I don't have a whole lot of exciting things to blog about, being stuck at home all day with a newborn. So bare with me as I post about my currently crazy hormones.
I will willingly admit that I am feisty when I am pregnant. Perhaps when I am carrying a girl, and don't have testosterone raging through my body, I will act more like myself. But, with the last two pregnancies and the corresponding male embryos, you had better steer clear of me if you didn't want my opinion on something/everything. Thankfully, I can recognize my fieriness and although I can't exactly change the way I feel, I can at least warn the people around me. Many a nights I cautioned Greg early on that I was ornery and that he should not take it personal, but that he possibly should watch out.
Postpartum, I find my hormones are even more out of whack. I am not so aggressive anymore, but weepy. Weepy might be a gentle way to put it. I cry over everything, as in I cried the other night when watching Lois compete in a beauty pageant on Malcolm in the Middle. I cried when I received a very generous gift from a friend.

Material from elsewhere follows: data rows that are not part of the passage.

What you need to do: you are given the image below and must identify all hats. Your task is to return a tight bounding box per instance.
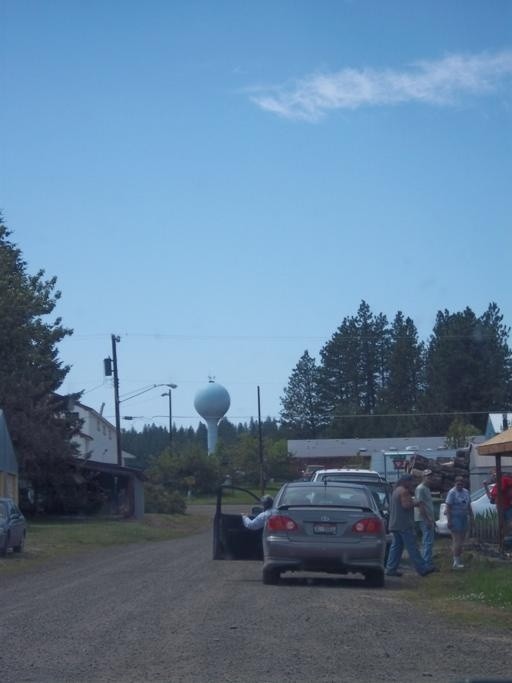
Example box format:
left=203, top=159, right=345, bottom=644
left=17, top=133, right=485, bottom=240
left=433, top=481, right=497, bottom=537
left=0, top=496, right=28, bottom=556
left=297, top=463, right=391, bottom=535
left=211, top=477, right=392, bottom=589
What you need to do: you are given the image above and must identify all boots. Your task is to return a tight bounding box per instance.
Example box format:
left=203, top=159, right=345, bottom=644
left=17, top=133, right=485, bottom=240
left=322, top=476, right=396, bottom=563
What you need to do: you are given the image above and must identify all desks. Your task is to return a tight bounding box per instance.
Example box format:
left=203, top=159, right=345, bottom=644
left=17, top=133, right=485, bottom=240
left=111, top=332, right=179, bottom=465
left=160, top=386, right=173, bottom=458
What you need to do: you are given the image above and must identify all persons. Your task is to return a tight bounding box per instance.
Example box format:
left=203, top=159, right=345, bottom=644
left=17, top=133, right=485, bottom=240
left=444, top=475, right=474, bottom=568
left=240, top=494, right=274, bottom=531
left=385, top=473, right=435, bottom=576
left=415, top=468, right=441, bottom=572
left=483, top=468, right=512, bottom=552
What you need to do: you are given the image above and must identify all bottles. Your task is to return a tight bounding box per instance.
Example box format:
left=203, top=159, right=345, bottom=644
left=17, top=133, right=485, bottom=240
left=423, top=469, right=434, bottom=476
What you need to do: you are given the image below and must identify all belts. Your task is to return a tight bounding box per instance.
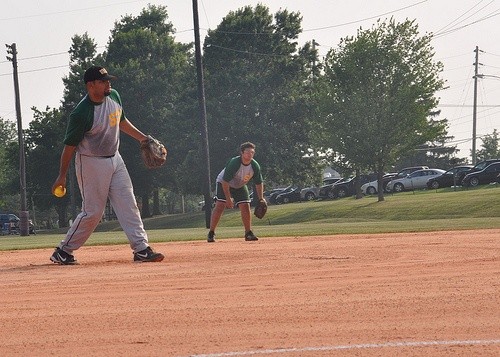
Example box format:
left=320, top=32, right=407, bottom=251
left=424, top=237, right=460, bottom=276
left=104, top=154, right=115, bottom=158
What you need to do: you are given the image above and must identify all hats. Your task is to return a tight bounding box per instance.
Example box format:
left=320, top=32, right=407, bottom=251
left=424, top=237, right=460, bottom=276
left=84, top=66, right=116, bottom=83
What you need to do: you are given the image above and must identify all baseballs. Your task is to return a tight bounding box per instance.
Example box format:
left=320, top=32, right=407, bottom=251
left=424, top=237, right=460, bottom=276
left=54, top=185, right=66, bottom=197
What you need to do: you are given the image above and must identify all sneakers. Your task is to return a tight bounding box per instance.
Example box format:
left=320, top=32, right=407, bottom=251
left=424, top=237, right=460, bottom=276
left=50, top=246, right=79, bottom=265
left=134, top=248, right=164, bottom=262
left=208, top=232, right=214, bottom=242
left=244, top=232, right=258, bottom=240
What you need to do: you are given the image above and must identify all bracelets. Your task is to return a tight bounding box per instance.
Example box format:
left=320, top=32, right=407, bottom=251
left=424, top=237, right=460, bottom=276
left=259, top=199, right=265, bottom=202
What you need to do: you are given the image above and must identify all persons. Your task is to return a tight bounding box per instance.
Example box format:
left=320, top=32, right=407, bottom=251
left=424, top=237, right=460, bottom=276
left=8, top=220, right=17, bottom=234
left=207, top=141, right=267, bottom=242
left=50, top=65, right=166, bottom=265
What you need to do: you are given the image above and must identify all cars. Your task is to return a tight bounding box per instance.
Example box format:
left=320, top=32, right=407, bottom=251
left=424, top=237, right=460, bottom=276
left=332, top=170, right=385, bottom=197
left=426, top=165, right=473, bottom=190
left=0, top=214, right=33, bottom=233
left=462, top=161, right=499, bottom=189
left=386, top=167, right=450, bottom=193
left=383, top=166, right=429, bottom=189
left=199, top=175, right=353, bottom=213
left=360, top=173, right=402, bottom=195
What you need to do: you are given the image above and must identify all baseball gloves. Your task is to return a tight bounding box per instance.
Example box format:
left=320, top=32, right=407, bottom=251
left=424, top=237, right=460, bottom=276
left=141, top=135, right=167, bottom=169
left=254, top=199, right=267, bottom=219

I got teary eyed when we ran into another friend last night and she simply asked how I was doing. I hold back the tears when Brody cries out to be nursed for the fifth time during the night. Now don't go getting all worried; I am not depressed. The tears usually aren't even sad tears, a good part of the time I find myself crying because I am touched by someone's thoughtfulness, and often I just find myself crying for no reason at all.
I'm not really sure which version of me is better, feisty or weepy, but poor Greg, he is in it for the long haul. I have been pregnant or nursing, and thereby not myself, since August 2007 without a break! And, I still have about another year of breastfeeding to go until I can return to my normal, steadily-hormoned self.